Well..I have to clean the house twice per day..tired about it


----------



## Charis (Jul 12, 2009)

Louisexx said:


> Thanks~you have a malamute or husky? It's a girl or boy? Normally, there is a huge yard behind my living area, Ares loves walking and running on grass in the morning.
> 
> You point out what I think about!! Malamute shedding so heavily in the summer, Ares's furs just fly everywhere in my house!! I really want to use these furs to doubling thread and knit a sweater~:flypig:
> 
> Well..I have to clean the house twice per day..tired about it


I have a female Siberian Husky. We have large areas of grass between apartment buildings and a few dog yards here to let them run in but the heat is horrid.


----------



## Louisexx (Aug 3, 2011)

Charis said:


> I have a female Siberian Husky. We have large areas of grass between apartment buildings and a few dog yards here to let them run in but the heat is horrid.


Do you know a brand named Ruff wear? It's a professional company which made outdoor appliance for dog. I bought swamp cooler of this brand for Ares, and it works well~

The material of swamp cooler is heat insulation and use theary of evaporation of water to absorpt heat~

I got this on amazon, it's cheaper than buy it on official website.:cheer2:


----------



## Charis (Jul 12, 2009)

Louisexx said:


> Do you know a brand named Ruff wear?

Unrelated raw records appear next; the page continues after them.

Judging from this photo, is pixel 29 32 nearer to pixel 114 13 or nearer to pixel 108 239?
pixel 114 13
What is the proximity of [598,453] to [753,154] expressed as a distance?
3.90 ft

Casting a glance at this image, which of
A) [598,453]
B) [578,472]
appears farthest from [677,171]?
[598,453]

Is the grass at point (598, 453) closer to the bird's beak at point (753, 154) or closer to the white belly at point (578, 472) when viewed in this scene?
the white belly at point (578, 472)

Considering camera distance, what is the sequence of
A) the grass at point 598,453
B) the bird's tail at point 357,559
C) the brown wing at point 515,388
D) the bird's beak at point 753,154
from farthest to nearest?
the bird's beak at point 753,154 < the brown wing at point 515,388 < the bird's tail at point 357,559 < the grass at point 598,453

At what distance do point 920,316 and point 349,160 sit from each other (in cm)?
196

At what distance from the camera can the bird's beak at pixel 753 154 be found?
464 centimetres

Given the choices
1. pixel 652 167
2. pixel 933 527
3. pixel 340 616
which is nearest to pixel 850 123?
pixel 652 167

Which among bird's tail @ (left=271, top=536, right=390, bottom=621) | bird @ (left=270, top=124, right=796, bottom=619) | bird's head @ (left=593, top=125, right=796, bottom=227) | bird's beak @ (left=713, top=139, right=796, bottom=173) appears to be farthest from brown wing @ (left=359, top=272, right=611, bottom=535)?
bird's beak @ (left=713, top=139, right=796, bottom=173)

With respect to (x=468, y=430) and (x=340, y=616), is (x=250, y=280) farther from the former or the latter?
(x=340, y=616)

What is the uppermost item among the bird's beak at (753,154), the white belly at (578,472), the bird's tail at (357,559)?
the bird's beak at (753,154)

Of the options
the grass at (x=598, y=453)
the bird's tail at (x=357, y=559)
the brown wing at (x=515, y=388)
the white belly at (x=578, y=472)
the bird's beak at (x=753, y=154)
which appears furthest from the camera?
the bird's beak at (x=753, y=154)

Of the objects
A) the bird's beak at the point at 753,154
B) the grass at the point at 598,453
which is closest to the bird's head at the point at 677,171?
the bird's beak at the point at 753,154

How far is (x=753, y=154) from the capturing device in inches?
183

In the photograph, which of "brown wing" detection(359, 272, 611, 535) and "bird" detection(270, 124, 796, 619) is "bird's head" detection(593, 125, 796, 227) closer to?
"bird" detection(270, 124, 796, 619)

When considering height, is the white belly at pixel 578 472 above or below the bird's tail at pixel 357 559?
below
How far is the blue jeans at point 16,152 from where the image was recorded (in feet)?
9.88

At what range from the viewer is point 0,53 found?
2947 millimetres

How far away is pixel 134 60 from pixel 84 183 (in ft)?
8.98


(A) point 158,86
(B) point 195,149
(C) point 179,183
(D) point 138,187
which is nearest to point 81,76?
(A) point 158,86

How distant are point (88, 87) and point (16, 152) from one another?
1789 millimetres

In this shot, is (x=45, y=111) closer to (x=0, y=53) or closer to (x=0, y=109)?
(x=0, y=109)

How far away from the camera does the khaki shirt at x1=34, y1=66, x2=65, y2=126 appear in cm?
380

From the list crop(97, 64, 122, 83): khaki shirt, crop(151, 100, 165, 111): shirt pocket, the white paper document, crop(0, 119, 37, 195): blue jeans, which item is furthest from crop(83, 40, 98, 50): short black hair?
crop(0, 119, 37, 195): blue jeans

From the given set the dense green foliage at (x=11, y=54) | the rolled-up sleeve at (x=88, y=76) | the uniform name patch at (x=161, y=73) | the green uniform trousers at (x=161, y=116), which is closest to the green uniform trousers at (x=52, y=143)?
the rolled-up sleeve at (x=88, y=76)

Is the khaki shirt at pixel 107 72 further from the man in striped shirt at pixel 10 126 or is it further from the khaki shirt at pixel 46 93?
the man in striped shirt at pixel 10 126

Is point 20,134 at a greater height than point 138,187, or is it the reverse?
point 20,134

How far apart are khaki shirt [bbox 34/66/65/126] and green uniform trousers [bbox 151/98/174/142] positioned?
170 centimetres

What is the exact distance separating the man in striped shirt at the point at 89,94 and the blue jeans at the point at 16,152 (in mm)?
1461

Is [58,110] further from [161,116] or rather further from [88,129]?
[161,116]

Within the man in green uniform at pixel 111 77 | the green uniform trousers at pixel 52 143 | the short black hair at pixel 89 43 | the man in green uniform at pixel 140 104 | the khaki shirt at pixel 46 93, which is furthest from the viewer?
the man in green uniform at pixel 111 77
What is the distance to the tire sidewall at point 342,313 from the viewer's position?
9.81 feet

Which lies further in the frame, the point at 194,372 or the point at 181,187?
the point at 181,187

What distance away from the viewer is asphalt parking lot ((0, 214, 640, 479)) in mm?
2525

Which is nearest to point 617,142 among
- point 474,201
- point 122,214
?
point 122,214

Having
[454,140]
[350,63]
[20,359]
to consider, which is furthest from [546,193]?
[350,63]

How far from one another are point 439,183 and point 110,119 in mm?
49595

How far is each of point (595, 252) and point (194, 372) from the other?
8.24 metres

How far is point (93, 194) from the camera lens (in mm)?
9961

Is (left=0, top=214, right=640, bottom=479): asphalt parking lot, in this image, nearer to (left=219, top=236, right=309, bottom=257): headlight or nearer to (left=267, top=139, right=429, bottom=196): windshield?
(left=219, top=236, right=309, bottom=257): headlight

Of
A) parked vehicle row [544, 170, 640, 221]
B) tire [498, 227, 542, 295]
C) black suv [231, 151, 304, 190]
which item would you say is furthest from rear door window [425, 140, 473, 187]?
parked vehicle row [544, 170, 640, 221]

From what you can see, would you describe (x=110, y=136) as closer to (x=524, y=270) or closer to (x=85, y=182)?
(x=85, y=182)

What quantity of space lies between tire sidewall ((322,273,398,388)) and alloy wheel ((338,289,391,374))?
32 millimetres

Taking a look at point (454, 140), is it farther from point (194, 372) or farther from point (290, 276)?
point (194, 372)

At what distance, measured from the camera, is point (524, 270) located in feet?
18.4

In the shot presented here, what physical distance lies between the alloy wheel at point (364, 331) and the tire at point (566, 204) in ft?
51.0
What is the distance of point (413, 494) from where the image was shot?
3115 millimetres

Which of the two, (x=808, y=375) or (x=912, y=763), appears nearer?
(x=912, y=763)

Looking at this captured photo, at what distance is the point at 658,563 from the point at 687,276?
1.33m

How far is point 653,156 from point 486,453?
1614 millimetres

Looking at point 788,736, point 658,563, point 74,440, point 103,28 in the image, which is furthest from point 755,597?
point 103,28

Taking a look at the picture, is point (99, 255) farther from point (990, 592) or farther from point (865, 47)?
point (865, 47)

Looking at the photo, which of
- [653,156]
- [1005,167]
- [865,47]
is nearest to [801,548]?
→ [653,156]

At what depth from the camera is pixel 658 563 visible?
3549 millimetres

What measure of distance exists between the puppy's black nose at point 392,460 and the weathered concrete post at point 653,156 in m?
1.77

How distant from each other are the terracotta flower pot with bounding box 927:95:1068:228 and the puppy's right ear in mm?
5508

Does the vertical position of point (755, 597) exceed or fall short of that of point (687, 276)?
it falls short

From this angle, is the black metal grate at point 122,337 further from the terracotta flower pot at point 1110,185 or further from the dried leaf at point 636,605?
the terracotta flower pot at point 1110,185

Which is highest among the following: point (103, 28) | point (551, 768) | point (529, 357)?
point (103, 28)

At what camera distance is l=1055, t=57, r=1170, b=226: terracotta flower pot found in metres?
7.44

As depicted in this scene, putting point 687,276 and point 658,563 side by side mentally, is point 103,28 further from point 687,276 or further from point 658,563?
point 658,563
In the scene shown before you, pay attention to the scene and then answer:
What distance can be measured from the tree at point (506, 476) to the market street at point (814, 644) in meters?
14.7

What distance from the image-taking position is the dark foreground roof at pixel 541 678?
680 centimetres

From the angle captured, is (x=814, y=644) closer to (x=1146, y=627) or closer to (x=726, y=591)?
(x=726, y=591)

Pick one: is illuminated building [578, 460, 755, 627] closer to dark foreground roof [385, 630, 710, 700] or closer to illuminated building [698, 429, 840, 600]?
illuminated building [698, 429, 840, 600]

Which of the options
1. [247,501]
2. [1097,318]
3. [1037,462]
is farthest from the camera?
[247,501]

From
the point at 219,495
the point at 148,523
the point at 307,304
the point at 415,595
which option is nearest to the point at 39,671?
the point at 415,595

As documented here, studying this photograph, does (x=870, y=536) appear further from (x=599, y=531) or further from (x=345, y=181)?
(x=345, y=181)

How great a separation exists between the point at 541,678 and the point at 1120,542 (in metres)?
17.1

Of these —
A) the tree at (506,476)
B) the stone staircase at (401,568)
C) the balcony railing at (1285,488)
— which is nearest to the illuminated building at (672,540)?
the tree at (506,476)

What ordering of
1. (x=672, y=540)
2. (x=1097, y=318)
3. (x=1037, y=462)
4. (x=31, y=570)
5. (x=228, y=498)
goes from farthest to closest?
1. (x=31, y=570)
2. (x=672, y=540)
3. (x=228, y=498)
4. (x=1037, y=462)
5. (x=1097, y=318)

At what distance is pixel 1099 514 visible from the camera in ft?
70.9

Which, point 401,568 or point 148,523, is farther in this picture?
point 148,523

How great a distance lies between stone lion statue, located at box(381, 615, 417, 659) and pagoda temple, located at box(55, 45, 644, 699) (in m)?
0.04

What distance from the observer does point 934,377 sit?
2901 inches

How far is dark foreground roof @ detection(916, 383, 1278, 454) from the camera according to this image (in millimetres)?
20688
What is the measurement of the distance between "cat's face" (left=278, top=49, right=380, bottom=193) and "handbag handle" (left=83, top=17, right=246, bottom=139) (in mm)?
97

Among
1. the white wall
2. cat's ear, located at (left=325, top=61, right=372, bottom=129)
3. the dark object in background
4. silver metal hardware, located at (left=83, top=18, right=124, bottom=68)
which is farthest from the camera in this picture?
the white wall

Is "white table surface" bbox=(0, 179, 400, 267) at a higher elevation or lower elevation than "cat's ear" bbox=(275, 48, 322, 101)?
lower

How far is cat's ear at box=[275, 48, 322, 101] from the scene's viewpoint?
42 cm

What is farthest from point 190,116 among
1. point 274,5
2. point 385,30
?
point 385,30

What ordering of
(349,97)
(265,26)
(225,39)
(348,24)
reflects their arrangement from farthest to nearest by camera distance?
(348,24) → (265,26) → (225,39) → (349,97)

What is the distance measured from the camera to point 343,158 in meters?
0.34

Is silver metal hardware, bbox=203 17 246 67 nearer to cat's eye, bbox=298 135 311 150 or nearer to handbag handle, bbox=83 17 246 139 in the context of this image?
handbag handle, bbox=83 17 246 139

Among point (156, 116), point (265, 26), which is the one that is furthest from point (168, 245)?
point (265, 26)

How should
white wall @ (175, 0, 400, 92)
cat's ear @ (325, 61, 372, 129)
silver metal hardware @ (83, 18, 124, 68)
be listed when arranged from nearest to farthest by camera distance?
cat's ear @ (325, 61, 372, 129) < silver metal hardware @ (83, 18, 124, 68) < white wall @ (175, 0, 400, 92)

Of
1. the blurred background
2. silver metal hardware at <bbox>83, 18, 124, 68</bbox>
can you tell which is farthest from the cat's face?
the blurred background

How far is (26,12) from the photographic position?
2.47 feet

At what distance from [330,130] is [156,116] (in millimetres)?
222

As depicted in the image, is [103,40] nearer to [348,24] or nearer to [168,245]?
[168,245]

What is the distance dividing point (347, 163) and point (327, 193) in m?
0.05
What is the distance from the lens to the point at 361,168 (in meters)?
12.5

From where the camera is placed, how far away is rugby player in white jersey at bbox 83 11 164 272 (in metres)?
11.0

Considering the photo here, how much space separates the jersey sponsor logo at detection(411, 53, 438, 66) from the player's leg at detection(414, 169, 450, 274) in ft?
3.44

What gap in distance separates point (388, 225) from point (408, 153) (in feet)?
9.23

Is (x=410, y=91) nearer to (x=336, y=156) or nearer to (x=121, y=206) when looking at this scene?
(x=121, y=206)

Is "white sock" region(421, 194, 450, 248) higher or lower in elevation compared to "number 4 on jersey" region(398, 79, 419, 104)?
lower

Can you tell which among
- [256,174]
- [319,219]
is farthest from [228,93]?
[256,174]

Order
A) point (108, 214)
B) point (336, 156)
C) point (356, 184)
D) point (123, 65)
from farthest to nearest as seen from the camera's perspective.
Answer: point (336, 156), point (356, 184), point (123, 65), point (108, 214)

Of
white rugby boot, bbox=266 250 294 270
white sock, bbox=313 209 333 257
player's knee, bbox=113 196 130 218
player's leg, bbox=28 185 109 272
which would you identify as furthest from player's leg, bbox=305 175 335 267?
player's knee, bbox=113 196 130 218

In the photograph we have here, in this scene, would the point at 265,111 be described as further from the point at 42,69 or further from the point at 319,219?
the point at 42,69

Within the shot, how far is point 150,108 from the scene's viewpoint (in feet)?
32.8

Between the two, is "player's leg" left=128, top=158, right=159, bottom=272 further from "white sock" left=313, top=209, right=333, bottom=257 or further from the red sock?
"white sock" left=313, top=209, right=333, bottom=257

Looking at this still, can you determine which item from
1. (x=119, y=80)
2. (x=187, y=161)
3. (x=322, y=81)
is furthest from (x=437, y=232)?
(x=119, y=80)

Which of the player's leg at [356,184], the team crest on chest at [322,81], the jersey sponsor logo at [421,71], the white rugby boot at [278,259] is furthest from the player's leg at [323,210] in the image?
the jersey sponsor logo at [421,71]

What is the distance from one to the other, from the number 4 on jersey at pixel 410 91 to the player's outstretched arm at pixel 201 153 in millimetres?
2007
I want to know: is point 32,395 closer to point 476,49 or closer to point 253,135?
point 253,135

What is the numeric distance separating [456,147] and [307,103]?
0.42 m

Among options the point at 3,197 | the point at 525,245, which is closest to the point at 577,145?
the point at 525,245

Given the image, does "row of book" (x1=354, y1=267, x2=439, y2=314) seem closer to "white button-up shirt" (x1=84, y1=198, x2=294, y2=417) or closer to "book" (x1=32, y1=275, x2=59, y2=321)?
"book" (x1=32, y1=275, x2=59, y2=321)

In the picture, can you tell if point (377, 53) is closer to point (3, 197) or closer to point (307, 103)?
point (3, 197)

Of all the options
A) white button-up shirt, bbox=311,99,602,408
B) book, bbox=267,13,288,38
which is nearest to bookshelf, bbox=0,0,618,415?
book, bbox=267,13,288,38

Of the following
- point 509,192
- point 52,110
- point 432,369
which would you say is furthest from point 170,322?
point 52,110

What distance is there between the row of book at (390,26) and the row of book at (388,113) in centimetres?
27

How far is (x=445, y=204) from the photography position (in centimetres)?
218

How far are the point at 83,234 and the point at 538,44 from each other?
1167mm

It's a professional company which made outdoor appliance for dog. I bought swamp cooler of this brand for Ares, and it works well~
> 
> The material of swamp cooler is heat insulation and use theary of evaporation of water to absorpt heat~
> 
> I got this on amazon, it's cheaper than buy it on official website.:cheer2:


I haven't heard of it but I will have to look into it as we walk when the sun is barely coming up and after the sun is setting or has gone down. My apartment complex comes alive with dogs after dark.


----------



## AshGray (Jul 23, 2011)

Such a beautiful dog! When I was a kid, I wanted a Malamute more than anything. Best of luck with the classes!


----------



## Louisexx (Aug 3, 2011)

AshGray said:


> Such a beautiful dog! When I was a kid, I wanted a Malamute more than anything. Best of luck with the classes!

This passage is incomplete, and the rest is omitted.